W ten sposób trafiłam na fantastyczną książkę pt. „Siedem zasad udanego małżeństwa” autorstwa Johna M. Gottmana,amerykańskiego psychologa i badacza par/związków oraz Nan Silver, którą serdecznie polecam!

W tym wpisie przedstawię Wam sześć znaków, po których J. Gottman przewiduje rozwody.

Ale zacznijmy od najważniejszego, czyli definicji małżeństwa.

John G. wspaniale określa małżeństwo jako związek dwojga ludzi, którzy wnoszę do niego swoje przekonania, dziwactwa i wyznawane wartości.

Bo taka jest prawda, przecież wchodzimy w małżeństwo jako ukształtowani już ludzie, ze swoimi nawykami, zasadami, wartościami. Nie wchodzimy z tzw. czystymi kartkami i tworzymy wspólnie nowych ludzi, tylko jako „zapisane” kartki już, tworzymy wspólną nową opowieść. 

Wg J.G. udane małżeństwo opiera się na głebokiej przyjaźni, która jest wyrażana poprzez wzajemny szacunek i radość z towarzystwa drugiej osoby. Szczęśliwe pary wykazują bardzo bliską zażyłość – wiedza doskonale, co druga osoba lubi, czego nie, znają jej dziwactwa, nadzieje i marzenia. Nie przestają się wzajemnie szanować i wyrażają swoje uczucie nie tylko w sprawach wielkich, ale także w codziennych drobiazgach.

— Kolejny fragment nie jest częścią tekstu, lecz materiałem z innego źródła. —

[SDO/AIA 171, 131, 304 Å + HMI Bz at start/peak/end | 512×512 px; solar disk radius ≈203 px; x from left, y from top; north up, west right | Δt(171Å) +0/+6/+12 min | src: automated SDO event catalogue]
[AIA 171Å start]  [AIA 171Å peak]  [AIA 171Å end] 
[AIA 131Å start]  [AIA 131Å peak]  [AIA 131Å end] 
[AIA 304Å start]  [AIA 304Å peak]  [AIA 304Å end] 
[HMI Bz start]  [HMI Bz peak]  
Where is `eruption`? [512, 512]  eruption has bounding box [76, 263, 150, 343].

(…) Małżonkowie nie tylko żyją w zgodzie, lecz także wspierają swoje wzajemne pragnienia i ambicje, nadając cel wspólnemu życiu. To ma na myśli mówiąc o uznawaniu i szanowaniu partnera. 

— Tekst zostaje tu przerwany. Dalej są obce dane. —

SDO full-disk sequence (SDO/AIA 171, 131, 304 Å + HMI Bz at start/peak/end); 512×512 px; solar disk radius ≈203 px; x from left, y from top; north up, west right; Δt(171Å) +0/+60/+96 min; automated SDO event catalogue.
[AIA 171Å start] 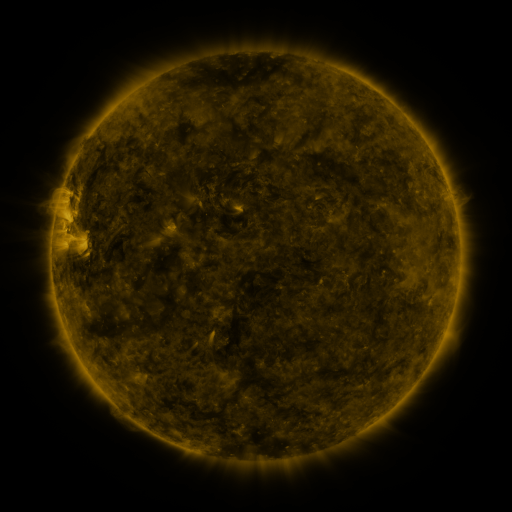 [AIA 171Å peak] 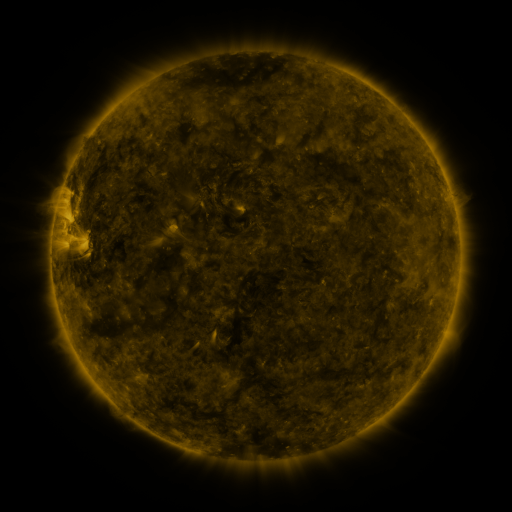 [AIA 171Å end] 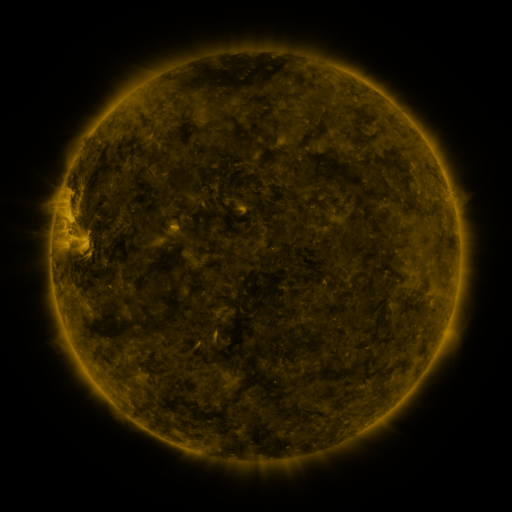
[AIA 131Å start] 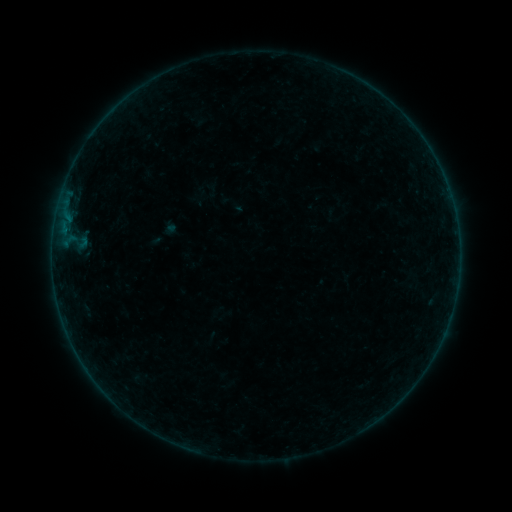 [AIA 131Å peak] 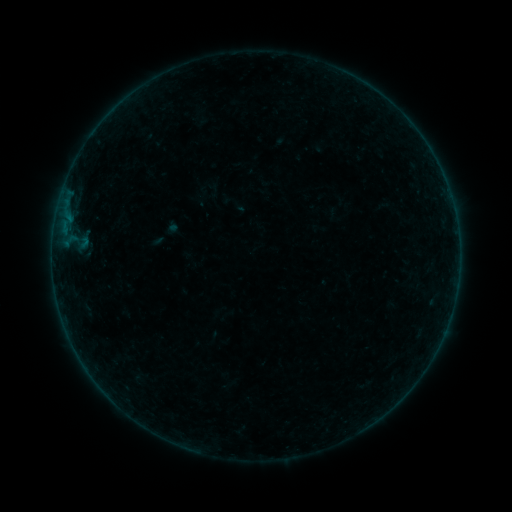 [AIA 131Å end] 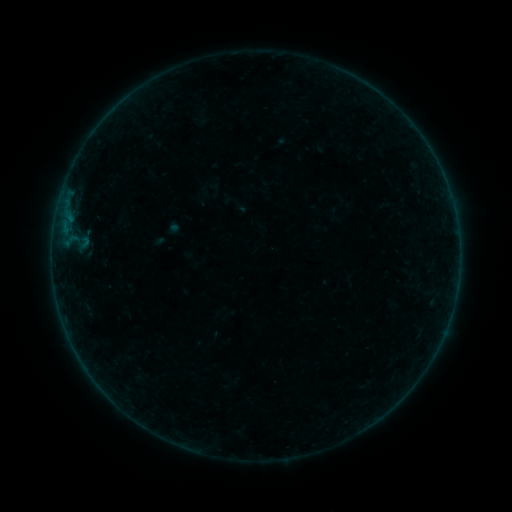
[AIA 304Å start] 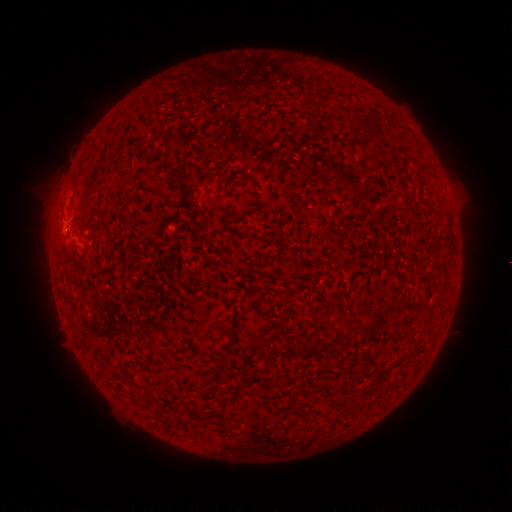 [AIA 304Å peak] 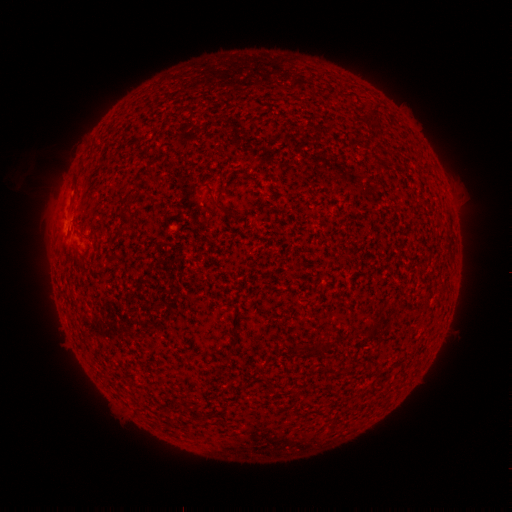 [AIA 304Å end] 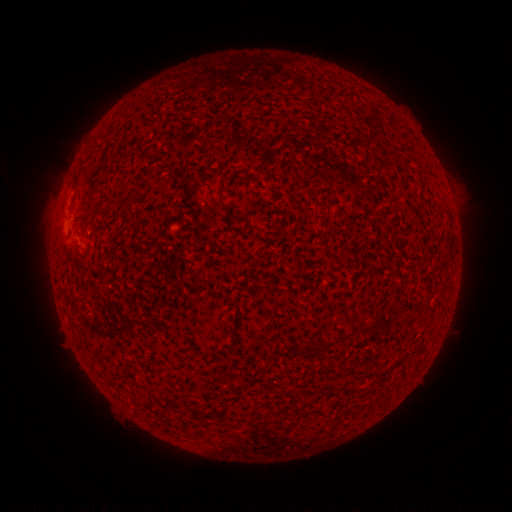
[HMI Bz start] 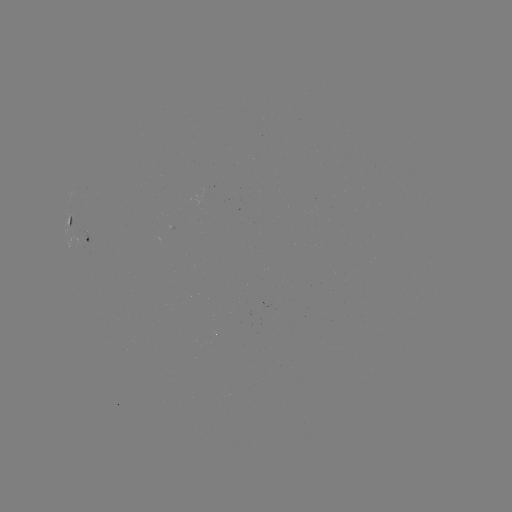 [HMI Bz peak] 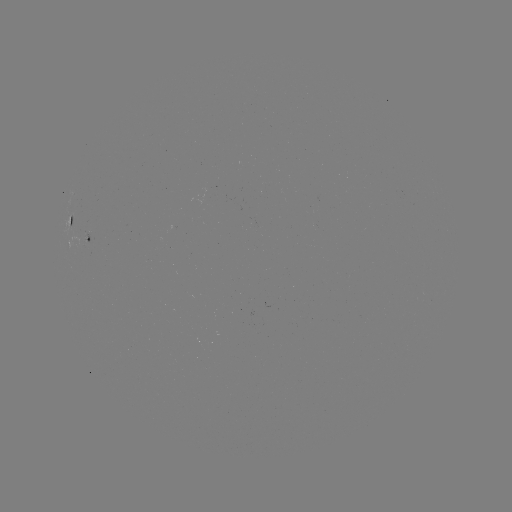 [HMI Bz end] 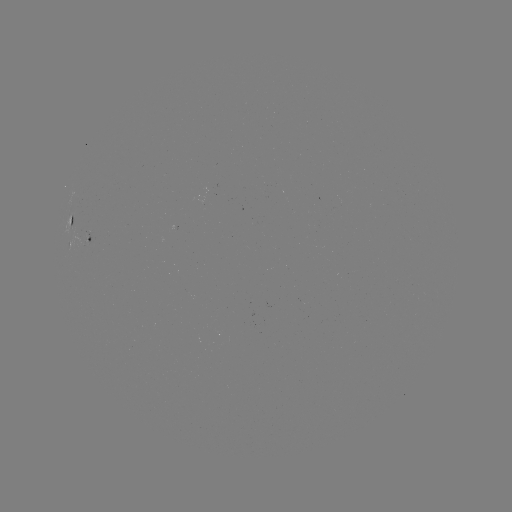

Brak ww. zachowań daje dużą podstawę do twierdzenia, że małżeństwo nie przetrwa. 

Poniżej przedstawiam sześć znaków, które wg Johna Gottmana prowadzą do rozwodu.

  • Znak pierwszy do rozwodu: oskarżenia jako początek rozmowy.

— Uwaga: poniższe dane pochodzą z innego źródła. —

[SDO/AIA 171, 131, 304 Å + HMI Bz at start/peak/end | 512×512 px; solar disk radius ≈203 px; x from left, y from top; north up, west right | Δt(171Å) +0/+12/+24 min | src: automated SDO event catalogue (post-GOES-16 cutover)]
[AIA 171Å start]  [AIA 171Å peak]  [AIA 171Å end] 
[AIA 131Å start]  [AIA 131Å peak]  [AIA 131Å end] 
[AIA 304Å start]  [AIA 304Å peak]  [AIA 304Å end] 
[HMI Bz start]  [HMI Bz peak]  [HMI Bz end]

Kiedy w rozmowach małżonkowie wzajemnie się oskarżają o wszystko, trudno oczekiwać, aby ten związek miał szanse powodzenia.

  • Znak drugi: cztery zwiastuny rozwodu:
    • krytyka (co innego jest narzekaniem na konkretne działanie, a co innego krytyka, która wprowadza oskarżenia pod adresem charakteru i osobowości partnera)
    • pogarda (sarkazm, cynizm, wyzwiska, przewracanie oczami, wyśmiewanie) to jedne z form wyrażania pogardy
    • postawa obronna
    • mur obojętności
  • Znak trzeci: zalew negatywnych uczuć  Rozpad małżeństwa można przewidzieć na podstawie powtarzających się oskarżeń na początku dyskusji oraz częstego zalewu negatywnych uczuć spowodowanych pojawieniem się ww. czterech zwiastunów, czyli krytyki, pogardy, postawy obronnej i obojętności

  • Znak czwarty: mowa ciała W tym miejscu J.G. wskazuje, że zalew negatywnych uczuć podczas kłótni dlatego prowadzi do rozwodu, ponieważ jest on oznaką tego, że przynajmniej jedna strona przeżywa bardzo silny stres w kontaktach z drugą osobą, a dodatkowo fizjologiczne konsekwencje tych negatywnych uczuć (przyspieszony puls, pocenie się, podniesione ciśnienie) praktycznie uniemożliwiają efektywną dyskusję. Organizm reaguje na takie sytuacje, jak na syt.zagrożenia, uruchamiają się te najbardziej odruchowe zachowania, tj. walka ub ucieczka (zamykanie się w sobie)
  • Znak piąty: niepowodzenie prób ratowania dyskusji Kiedy rozmowy między partnerami są zdominowane przez obecność czterech zwiastunów rozwodu, próby ratowania dyskusji, przechodzą często niezauważone
  • Znak szósty: złe wspomnienia Kiedy w związku zaczynają dominować uczucia negatywne, to nie tylko teraźniejszość pary i jej wspólna przyszłość stają pod znakiem zapytania, niebezpieczeństwo grozi także jej przeszłości. Ponieważ kiedy w małżeństwie dzieje się źle, historia, wydarzenia przeszłe zostają napisane na nowo w negatywnej wersji

Wszystkie opisane wyżej przez J.G. znaki i zwiastuny rozwodu nie są jednak ostateczne. Można – przy wspólnych chęciach – podjąć działania ratowania związku, który praktycznie przestał istnieć.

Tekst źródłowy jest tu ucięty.